*Instruction A:* Identify every line in the rows below that contains the string "panel", and copy each of those lines in full.

*Text block:*

((

DB: There are some isolated elements that are in use. Typically, those are on the more sensitive programs. So there are some pieces that are being used and being discussed. But in general, the technology is changing very quickly. 

There's rapid algorithm evolution, and that's matching the rapid evolution, it's sensor technology, the processing technologies that are becoming available. So the capabilities today are advancing at a very rapid rate. So a lot of the cognitive systems, especially on the sensing side, are fairly mature. But the whole loop of interacting with the environment is less mature. So some of these systems are in use in limited contexts, and it needs to expand beyond that to match the threats that we're seeing today. 

Beyond the technical aspects of the cognitive systems, cognitive electronic warfare, there's an acceptance issue across the Department of Defense. It's more difficult sometimes to get an AI-enabled system accepted for flight and for use within military systems. There's some human inertia that looks at the way that we traditionally do signal processing, the way that we traditionally do electronic warfare, and expect that the future will still be the same.

))

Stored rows

((

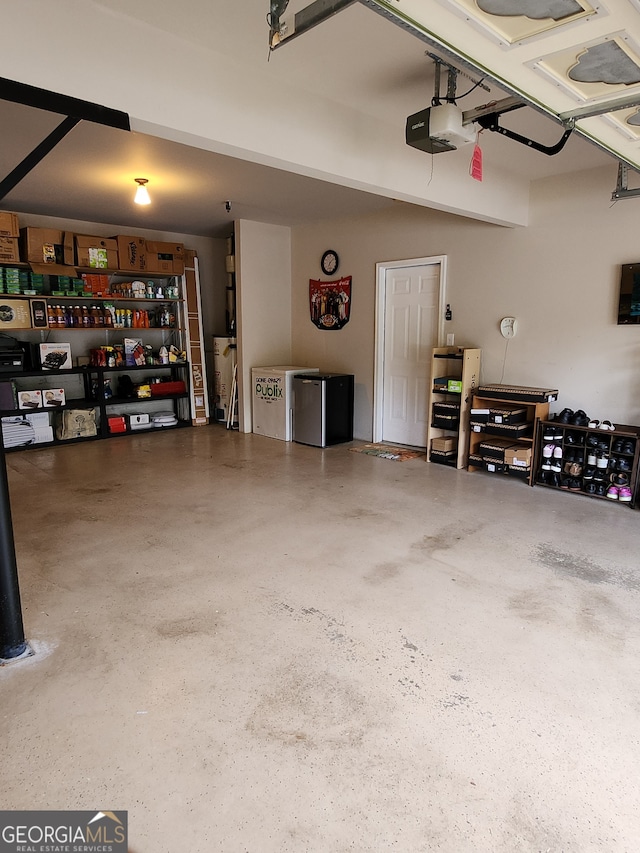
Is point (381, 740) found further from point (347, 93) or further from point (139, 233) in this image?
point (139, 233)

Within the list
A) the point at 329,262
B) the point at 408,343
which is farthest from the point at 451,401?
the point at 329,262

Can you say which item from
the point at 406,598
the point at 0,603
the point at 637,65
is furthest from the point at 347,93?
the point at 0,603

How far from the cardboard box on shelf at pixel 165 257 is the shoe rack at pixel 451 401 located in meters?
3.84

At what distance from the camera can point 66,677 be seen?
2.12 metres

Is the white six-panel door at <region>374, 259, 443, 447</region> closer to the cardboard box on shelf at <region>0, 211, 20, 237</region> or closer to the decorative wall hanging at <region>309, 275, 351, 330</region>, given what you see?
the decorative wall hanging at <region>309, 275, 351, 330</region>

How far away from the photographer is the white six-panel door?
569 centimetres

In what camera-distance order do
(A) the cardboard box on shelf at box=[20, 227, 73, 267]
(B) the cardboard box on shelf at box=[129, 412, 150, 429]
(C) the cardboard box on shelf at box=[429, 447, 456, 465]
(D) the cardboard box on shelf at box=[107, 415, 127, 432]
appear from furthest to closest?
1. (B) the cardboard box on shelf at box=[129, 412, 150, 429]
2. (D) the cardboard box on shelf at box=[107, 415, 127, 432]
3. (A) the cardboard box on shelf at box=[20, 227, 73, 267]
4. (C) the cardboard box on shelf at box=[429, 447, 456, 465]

))
((

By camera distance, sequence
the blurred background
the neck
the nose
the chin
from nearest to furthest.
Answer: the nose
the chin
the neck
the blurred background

))

*Instruction B:*
Answer these questions from the text on cognitive electronic warfare, one per line:
(i) On which programs are the isolated elements typically in use?
(ii) On which side are many of the cognitive systems described as fairly mature?
(iii) Across what organization is there an acceptance issue?

*Final answer A:*
Is the white six-panel door at <region>374, 259, 443, 447</region> closer to the cardboard box on shelf at <region>0, 211, 20, 237</region> or closer to the decorative wall hanging at <region>309, 275, 351, 330</region>, given what you see?
How far away from the photographer is the white six-panel door?

*Final answer B:*
(i) The more sensitive programs.
(ii) The sensing side.
(iii) The Department of Defense.